Fani Willis, the District Attorney of Fulton County, Ga., began investigating the possibility of criminal interference in Georgia’s November 2020 election in early February last year, several weeks after a recorded phone call during which former President Trump asked Georgia’s Secretary of State Brad Raffensperger to “find” over 11,000 votes. (Repeated tallies, recounts and audits have shown that now President Joe Biden beat Trump by about 12,000 votes in Georgia.) Last week, Willis asked for a special grand jury to continue an investigation of what she described as a “reasonable probability” of “possible criminal disruptions” of the 2020 presidential election.

And on Monday, about 15 minutes before we were scheduled to speak by phone, Willis’ request was granted by Fulton County Superior Court Chief Judge Christopher S. Brasher, after a majority of the county’s 20 superior court judges—all of whom were seated after technically non-partisan elections or were midterm appointments made by the state’s long string of Republican governors—voted in favor of it.

Read more: Atlanta’s First Black Female District Attorney Is at the Center of America’s Converging Crises

Judge Robert McBurney, initially appointed to the bench in 2012 by then Gov. Nathan Deal, a Republican, has been assigned to supervise the jury. The special-purpose grand jury will, at least initially, have 12 months to do its work. During that time, like other grand juries, it will have something that Willis’ public-corruption team has not: subpoena power. With this, testimony can be compelled, along with evidence. At the end of the process, the special grand jury will issue a report and recommendation to a regular grand jury about whether or not any indictments should be handed down.

Willis, whose county includes the city of Atlanta, is generally tight-lipped about the investigation but took questions illuminating a process that doesn’t exactly appear on every episode of Law & Order. She also hinted at the possibility that the Supreme Court’s recent decision to grant Congress access to hundreds of Trump Administration documents may have meaning in Georgia. (The Atlanta Journal-Constitution has reported that Willis’ office is sharing information with committees investigating the events of Jan. 6 in Congress and with New York officials examining Trump’s businesses and charities for possible wrongdoing.) What follows are her answers edited for clarity and length.

Written exercise 1 ▸ Print the portion of the Fulton County investigation article that opens with the words containing "Fani Willis, the" and closes with "2020 presidential election.".
Written exercise 2 ▸ Name every person mentioned by name in the Fulton County investigation article.
Work from the Fulton County investigation article alone.

Excerpted records ▸
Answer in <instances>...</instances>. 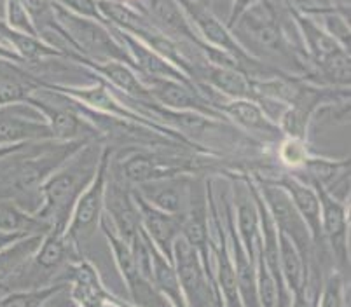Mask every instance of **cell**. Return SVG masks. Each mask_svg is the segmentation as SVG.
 <instances>
[{
    "label": "cell",
    "instance_id": "21",
    "mask_svg": "<svg viewBox=\"0 0 351 307\" xmlns=\"http://www.w3.org/2000/svg\"><path fill=\"white\" fill-rule=\"evenodd\" d=\"M261 0H232L231 4V11H229V19H228V28L231 30L232 25L236 23L239 19V16L247 12L248 9L254 8L255 4H258Z\"/></svg>",
    "mask_w": 351,
    "mask_h": 307
},
{
    "label": "cell",
    "instance_id": "12",
    "mask_svg": "<svg viewBox=\"0 0 351 307\" xmlns=\"http://www.w3.org/2000/svg\"><path fill=\"white\" fill-rule=\"evenodd\" d=\"M193 177L194 175H178V177L162 178V180L147 182L132 188L143 201L158 210L182 217L189 204Z\"/></svg>",
    "mask_w": 351,
    "mask_h": 307
},
{
    "label": "cell",
    "instance_id": "9",
    "mask_svg": "<svg viewBox=\"0 0 351 307\" xmlns=\"http://www.w3.org/2000/svg\"><path fill=\"white\" fill-rule=\"evenodd\" d=\"M217 110L224 115L226 119L243 131L255 142L278 143L283 138L278 124L271 119L263 110V107L250 98H239V100H222L217 105Z\"/></svg>",
    "mask_w": 351,
    "mask_h": 307
},
{
    "label": "cell",
    "instance_id": "1",
    "mask_svg": "<svg viewBox=\"0 0 351 307\" xmlns=\"http://www.w3.org/2000/svg\"><path fill=\"white\" fill-rule=\"evenodd\" d=\"M105 145L104 140H89L43 184L35 215L51 229L65 232L73 204L97 175Z\"/></svg>",
    "mask_w": 351,
    "mask_h": 307
},
{
    "label": "cell",
    "instance_id": "15",
    "mask_svg": "<svg viewBox=\"0 0 351 307\" xmlns=\"http://www.w3.org/2000/svg\"><path fill=\"white\" fill-rule=\"evenodd\" d=\"M278 248H280V274L289 288L290 293L298 292L299 288L311 278L313 271L298 249V246L293 245L285 234L278 232ZM320 271V269H318Z\"/></svg>",
    "mask_w": 351,
    "mask_h": 307
},
{
    "label": "cell",
    "instance_id": "14",
    "mask_svg": "<svg viewBox=\"0 0 351 307\" xmlns=\"http://www.w3.org/2000/svg\"><path fill=\"white\" fill-rule=\"evenodd\" d=\"M51 227L12 199H0V232L11 234H46Z\"/></svg>",
    "mask_w": 351,
    "mask_h": 307
},
{
    "label": "cell",
    "instance_id": "10",
    "mask_svg": "<svg viewBox=\"0 0 351 307\" xmlns=\"http://www.w3.org/2000/svg\"><path fill=\"white\" fill-rule=\"evenodd\" d=\"M143 82L151 95V100L159 107L175 112H199V114L226 119L224 115L217 112L205 96L201 95L197 86L173 81V79H143Z\"/></svg>",
    "mask_w": 351,
    "mask_h": 307
},
{
    "label": "cell",
    "instance_id": "3",
    "mask_svg": "<svg viewBox=\"0 0 351 307\" xmlns=\"http://www.w3.org/2000/svg\"><path fill=\"white\" fill-rule=\"evenodd\" d=\"M110 156H112V147L105 145L97 175L91 184L82 191L79 199L73 204L72 213H70L65 238L79 254L95 238L97 230H100V222L105 210V188H107L108 169H110Z\"/></svg>",
    "mask_w": 351,
    "mask_h": 307
},
{
    "label": "cell",
    "instance_id": "7",
    "mask_svg": "<svg viewBox=\"0 0 351 307\" xmlns=\"http://www.w3.org/2000/svg\"><path fill=\"white\" fill-rule=\"evenodd\" d=\"M104 217L117 232L121 239L132 246L142 232L138 210L133 199L132 187L117 177L114 169H108L107 188H105Z\"/></svg>",
    "mask_w": 351,
    "mask_h": 307
},
{
    "label": "cell",
    "instance_id": "19",
    "mask_svg": "<svg viewBox=\"0 0 351 307\" xmlns=\"http://www.w3.org/2000/svg\"><path fill=\"white\" fill-rule=\"evenodd\" d=\"M5 25L18 32H25V34L39 37L34 19H32L23 0H5Z\"/></svg>",
    "mask_w": 351,
    "mask_h": 307
},
{
    "label": "cell",
    "instance_id": "4",
    "mask_svg": "<svg viewBox=\"0 0 351 307\" xmlns=\"http://www.w3.org/2000/svg\"><path fill=\"white\" fill-rule=\"evenodd\" d=\"M252 178H254L255 185H257L258 192H261V197H263L264 204H266L278 232L285 234L293 245L298 246V249L301 251L304 260L308 262L309 267L318 269L317 249H315V245H313L311 232H309L306 222L299 215V211L295 210L292 201H290L289 194L280 185L273 184L266 177L258 175V173H254Z\"/></svg>",
    "mask_w": 351,
    "mask_h": 307
},
{
    "label": "cell",
    "instance_id": "18",
    "mask_svg": "<svg viewBox=\"0 0 351 307\" xmlns=\"http://www.w3.org/2000/svg\"><path fill=\"white\" fill-rule=\"evenodd\" d=\"M311 154L313 152L311 149H309L308 140L283 136V138L276 143V158H278L283 171L293 173L298 171V169H301Z\"/></svg>",
    "mask_w": 351,
    "mask_h": 307
},
{
    "label": "cell",
    "instance_id": "6",
    "mask_svg": "<svg viewBox=\"0 0 351 307\" xmlns=\"http://www.w3.org/2000/svg\"><path fill=\"white\" fill-rule=\"evenodd\" d=\"M311 185V184H309ZM317 191L318 201H320V222L322 236H324L325 246L332 258V264L336 265L339 273L346 276V267L350 264V211L348 203L336 199L330 196L322 185L313 184Z\"/></svg>",
    "mask_w": 351,
    "mask_h": 307
},
{
    "label": "cell",
    "instance_id": "13",
    "mask_svg": "<svg viewBox=\"0 0 351 307\" xmlns=\"http://www.w3.org/2000/svg\"><path fill=\"white\" fill-rule=\"evenodd\" d=\"M193 77L196 82L208 86L210 91L224 96V100L252 98L250 75L234 66H217L203 62L193 66Z\"/></svg>",
    "mask_w": 351,
    "mask_h": 307
},
{
    "label": "cell",
    "instance_id": "22",
    "mask_svg": "<svg viewBox=\"0 0 351 307\" xmlns=\"http://www.w3.org/2000/svg\"><path fill=\"white\" fill-rule=\"evenodd\" d=\"M28 143H16V145H0V161L5 158H9V156H12V154L20 152L21 149H25Z\"/></svg>",
    "mask_w": 351,
    "mask_h": 307
},
{
    "label": "cell",
    "instance_id": "17",
    "mask_svg": "<svg viewBox=\"0 0 351 307\" xmlns=\"http://www.w3.org/2000/svg\"><path fill=\"white\" fill-rule=\"evenodd\" d=\"M346 276L337 269H328L322 276L317 307H346Z\"/></svg>",
    "mask_w": 351,
    "mask_h": 307
},
{
    "label": "cell",
    "instance_id": "23",
    "mask_svg": "<svg viewBox=\"0 0 351 307\" xmlns=\"http://www.w3.org/2000/svg\"><path fill=\"white\" fill-rule=\"evenodd\" d=\"M130 2H135V0H124V4H130Z\"/></svg>",
    "mask_w": 351,
    "mask_h": 307
},
{
    "label": "cell",
    "instance_id": "5",
    "mask_svg": "<svg viewBox=\"0 0 351 307\" xmlns=\"http://www.w3.org/2000/svg\"><path fill=\"white\" fill-rule=\"evenodd\" d=\"M171 262L177 271L187 307H217L220 295L213 276L206 271L199 254L182 236L173 245Z\"/></svg>",
    "mask_w": 351,
    "mask_h": 307
},
{
    "label": "cell",
    "instance_id": "20",
    "mask_svg": "<svg viewBox=\"0 0 351 307\" xmlns=\"http://www.w3.org/2000/svg\"><path fill=\"white\" fill-rule=\"evenodd\" d=\"M324 19V30L330 37L336 38L344 49L350 47V23H348L346 16L339 14V12H325Z\"/></svg>",
    "mask_w": 351,
    "mask_h": 307
},
{
    "label": "cell",
    "instance_id": "11",
    "mask_svg": "<svg viewBox=\"0 0 351 307\" xmlns=\"http://www.w3.org/2000/svg\"><path fill=\"white\" fill-rule=\"evenodd\" d=\"M132 192L136 210H138L142 232L168 260H171L173 245L182 234V217L165 213V211L158 210L147 201H143L133 188Z\"/></svg>",
    "mask_w": 351,
    "mask_h": 307
},
{
    "label": "cell",
    "instance_id": "2",
    "mask_svg": "<svg viewBox=\"0 0 351 307\" xmlns=\"http://www.w3.org/2000/svg\"><path fill=\"white\" fill-rule=\"evenodd\" d=\"M51 12L54 21L69 38L70 46L75 53L73 56H82V60L95 63L117 60L132 65L126 49L121 46L112 30L101 23L100 19L77 14L54 0H51Z\"/></svg>",
    "mask_w": 351,
    "mask_h": 307
},
{
    "label": "cell",
    "instance_id": "8",
    "mask_svg": "<svg viewBox=\"0 0 351 307\" xmlns=\"http://www.w3.org/2000/svg\"><path fill=\"white\" fill-rule=\"evenodd\" d=\"M266 178L273 182V184L280 185V187L289 194L290 201H292V204L295 206V210L299 211V215L302 217V220H304L306 225H308L309 232H311L315 249L320 251V260H324L325 257H330L327 246H325L324 236H322L320 201H318L315 187L289 171H280L276 173V175H273V177ZM320 260H318V264H320Z\"/></svg>",
    "mask_w": 351,
    "mask_h": 307
},
{
    "label": "cell",
    "instance_id": "16",
    "mask_svg": "<svg viewBox=\"0 0 351 307\" xmlns=\"http://www.w3.org/2000/svg\"><path fill=\"white\" fill-rule=\"evenodd\" d=\"M65 290V281H54V283L35 288L8 290L0 295V307H46L51 299Z\"/></svg>",
    "mask_w": 351,
    "mask_h": 307
}]
</instances>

Response 1 ▸
Fani Willis, the District Attorney of Fulton County, Ga., began investigating the possibility of criminal interference in Georgia’s November 2020 election in early February last year, several weeks after a recorded phone call during which former President Trump asked Georgia’s Secretary of State Brad Raffensperger to “find” over 11,000 votes. (Repeated tallies, recounts and audits have shown that now President Joe Biden beat Trump by about 12,000 votes in Georgia.) Last week, Willis asked for a special grand jury to continue an investigation of what she described as a “reasonable probability” of “possible criminal disruptions” of the 2020 presidential election.

Response 2 ▸
- Fani Willis
- Trump
- Brad Raffensperger
- Joe Biden
- Christopher S. Brasher
- Robert McBurney
- Nathan Deal